Katz poked him with the Gideon Bible, poked him hard, a vial of pills falling out and rolling across the street. "We're done here."
"You are. I'm not."
Chapter 19
Jimmy climbed over the NO ADMITTANCE WITHOUT PERMISSION gate, then started down yet another long dock at the Blue Water marina, checking names on the sterns of the boats parked there, past seventy-foot oceangoing yachts and four-masted schooners, and- fuck it, Jimmy didn't know what he was talking about. His knowledge of boats began with Captain Hook's pirate ship in Peter Pan and ended with the doomed fishing boat in A Perfect Storm. And, oh yeah, those fat rich guys who hired fit young guys to race their yachts every few years for the America's Cup, while sportscasters desperately tried to get the rest of the country to give a shit. All Jimmy knew was the marina was filled with boats, lots of boats, some with inboard engines, some with sails, but all of them big and beautiful and costing way too much money, even before you got to the tricked-out electronics sprouting from their rigging. If Detective Leonard Brimley really was living here, he had retired in style.
Jimmy had been walking up and down the docks for the last half hour looking for Brimley's boat, the Badge in a Drawer, without success. He had tried the main office, but according to a note taped on the door, the harbormaster was home sick with flu. Jimmy had stopped at two or three boats asking for directions, but he had gotten nothing but blank stares and misinformation.

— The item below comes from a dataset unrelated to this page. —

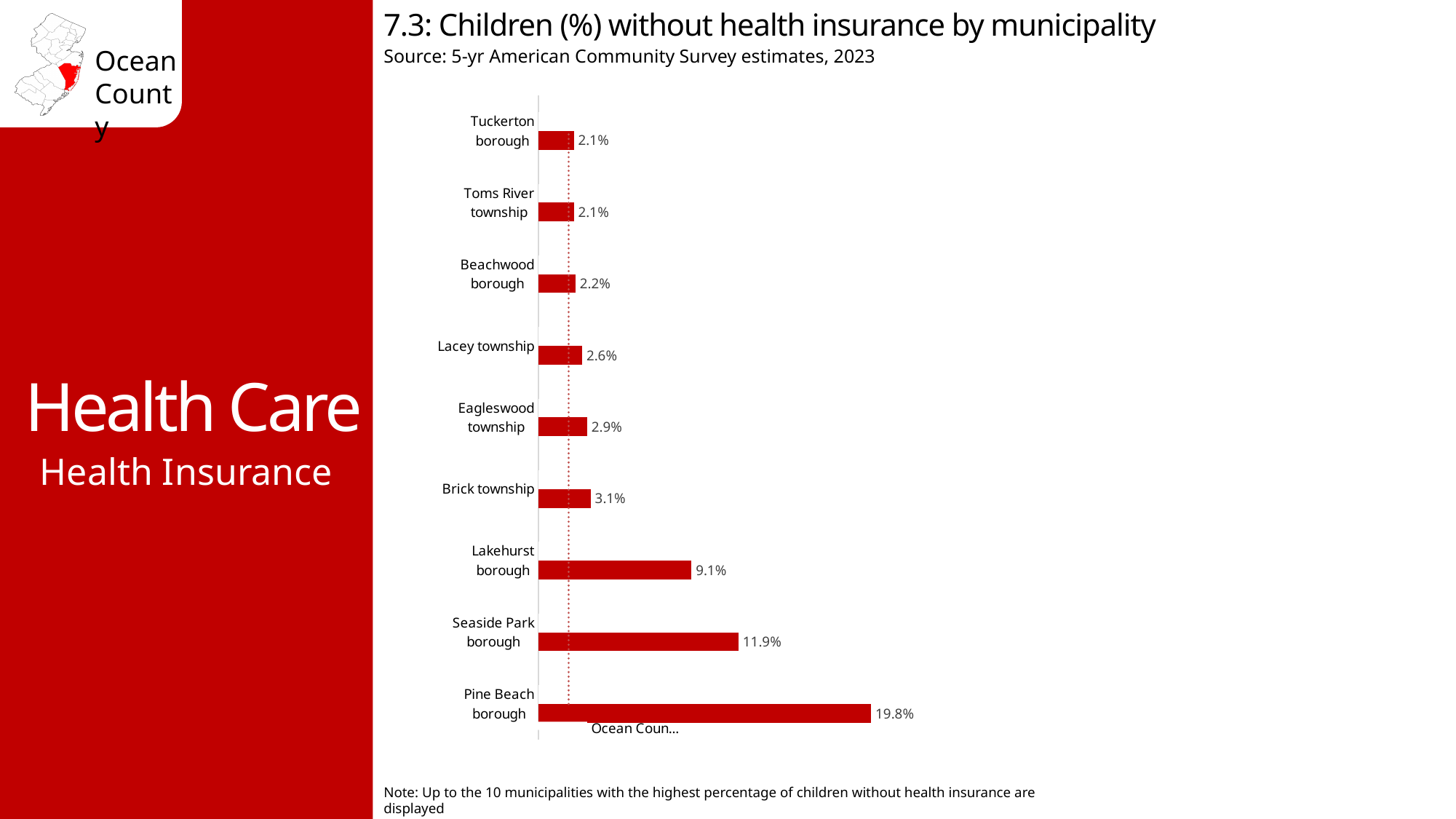
What is the difference between the values for Pine Beach borough and Seaside Park borough? 7.9% What is the value for Eagleswood township? 2.9% Which has a higher value, Lacey township or Beachwood borough? Lacey township What is the title of the chart? 7.3: Children (%) without health insurance by municipality What type of chart is used on this slide? Bar chart How many municipalities are shown in the chart? 9 What is the difference between the values for Lakehurst borough and Brick township? 6.0% What is the value shown for Lakehurst borough? 9.1% What percentage is shown for Brick township? 3.1% What percentage of children in Pine Beach borough are without health insurance? 19.8% Which has a higher value, Seaside Park borough or Lakehurst borough? Seaside Park borough Which municipality has the highest percentage of children without health insurance? Pine Beach borough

Leonard Brimley had retired after twenty-five years on the Hermosa Beach PD, a mostly unremarkable career marked by a few commendations, a few community service awards, and not one civilian complaint. Not one. Brimley had evidently been a low-key cop who didn't go looking for trouble and kept his emotions in check. His most notable achievement in the twenty-five years was arresting Garrett Walsh for the murder of Heather Grimm, and even that had been mostly accidental. According to the news accounts, Brimley had been off duty, driving home from his shift, when he heard a call over the police band to investigate a disturbance at a beach cottage a few blocks away. The nearest cruiser reported they were already involved in something else, and Brimley, the good soldier, had broken in and offered to take the call. Like the queen of England said, better to be born lucky than smart.